Re: [PATCH v20 07/13] blk-zoned: Support pipelining of zoned writes

[Date Prev][Date Next][Thread Prev][Thread Next][Date Index][Thread Index]

 



On 7/9/25 7:07 AM, Bart Van Assche wrote:
> Support pipelining of zoned writes if the block driver preserves the write
> order per hardware queue. Track per zone to which software queue writes
> have been queued. If zoned writes are pipelined, submit new writes to the
> same software queue as the writes that are already in progress. This
> prevents reordering by submitting requests for the same zone to different
> software or hardware queues.
> 
> Cc: Christoph Hellwig <hch@xxxxxx>
> Cc: Damien Le Moal <dlemoal@xxxxxxxxxx>
> Signed-off-by: Bart Van Assche <bvanassche@xxxxxxx>

[...]

> @@ -764,14 +767,18 @@ static bool blk_zone_wplug_handle_reset_all(struct bio *bio)
>  static void disk_zone_wplug_schedule_bio_work(struct gendisk *disk,
>  					      struct blk_zone_wplug *zwplug)
>  {
> +	int cpu;
> +
> +	lockdep_assert_held(&zwplug->lock);
> +
>  	/*
>  	 * Take a reference on the zone write plug and schedule the submission
>  	 * of the next plugged BIO. blk_zone_wplug_bio_work() will release the
>  	 * reference we take here.
>  	 */
> -	WARN_ON_ONCE(!(zwplug->flags & BLK_ZONE_WPLUG_PLUGGED));
>  	refcount_inc(&zwplug->ref);
> -	queue_work(disk->zone_wplugs_wq, &zwplug->bio_work);
> +	cpu = zwplug->from_cpu >= 0 ? zwplug->from_cpu : WORK_CPU_UNBOUND;
> +	queue_work_on(cpu, disk->zone_wplugs_wq, &zwplug->bio_work);

Please change this to a more readable form with an expanded "if". The local
variable "cpu" should probably be named "work_cpu" for clarity too.

>  }
>  
>  static inline void disk_zone_wplug_add_bio(struct gendisk *disk,
> @@ -932,7 +939,8 @@ static bool blk_zone_wplug_prepare_bio(struct blk_zone_wplug *zwplug,
>  	 * We know such BIO will fail, and that would potentially overflow our
>  	 * write pointer offset beyond the end of the zone.
>  	 */
> -	if (disk_zone_wplug_is_full(disk, zwplug))
> +	if (!disk->queue->limits.driver_preserves_write_order
> +	    && disk_zone_wplug_is_full(disk, zwplug))

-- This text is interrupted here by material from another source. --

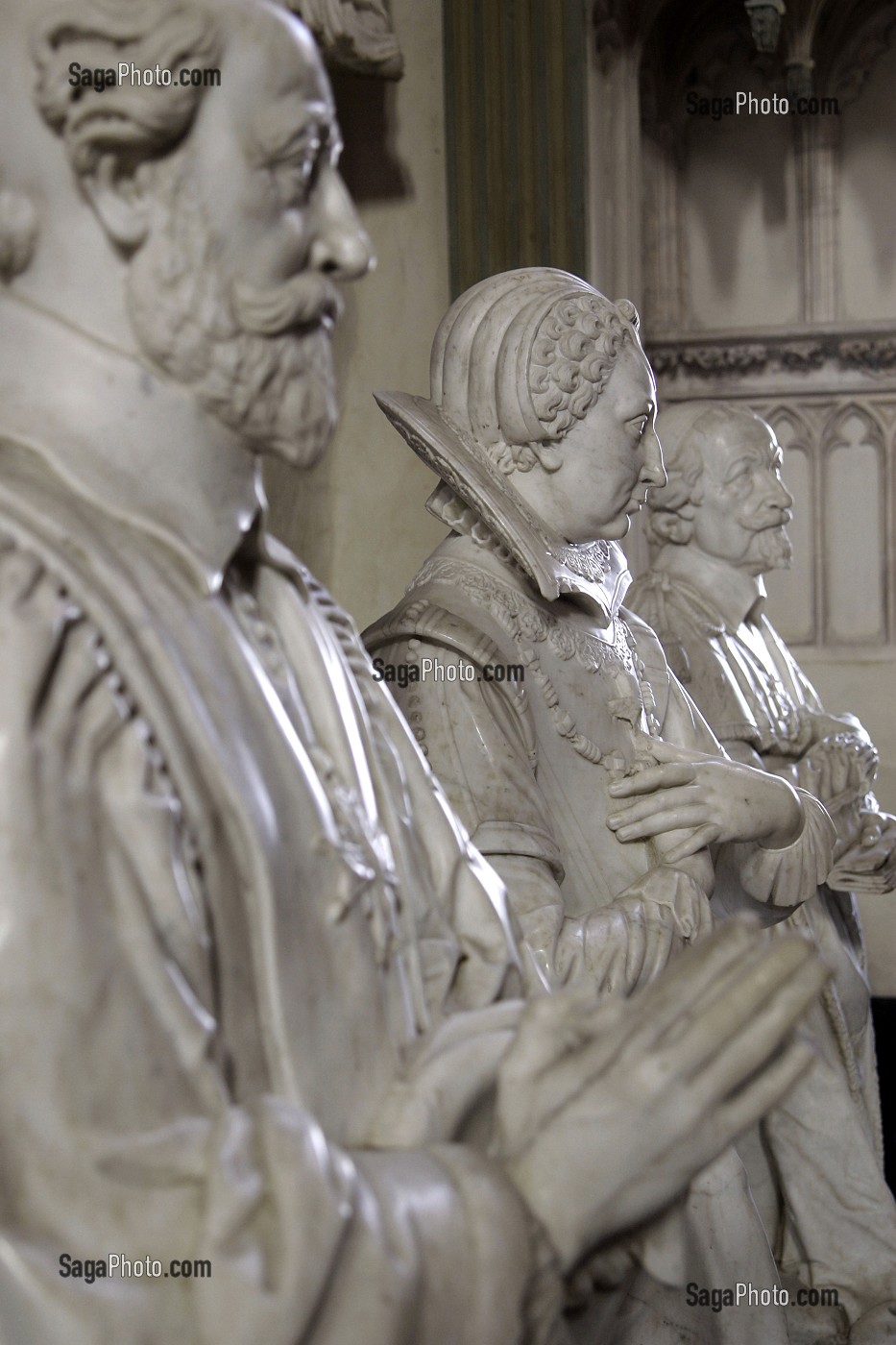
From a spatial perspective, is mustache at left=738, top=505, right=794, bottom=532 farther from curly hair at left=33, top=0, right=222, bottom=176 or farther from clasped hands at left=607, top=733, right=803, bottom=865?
curly hair at left=33, top=0, right=222, bottom=176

Writing to a zone that is full is an error, pipelining or not. So why do you
change this ? This does not make sense.

>  		return false;
>  
>  	if (bio_op(bio) == REQ_OP_ZONE_APPEND) {
> @@ -956,7 +964,8 @@ static bool blk_zone_wplug_prepare_bio(struct blk_zone_wplug *zwplug,
>  		 * with a start sector not unaligned to the zone write pointer
>  		 * will fail.
>  		 */
> -		if (bio_offset_from_zone_start(bio) != zwplug->wp_offset)
> +		if (!disk->queue->limits.driver_preserves_write_order
> +		    && bio_offset_from_zone_start(bio) != zwplug->wp_offset)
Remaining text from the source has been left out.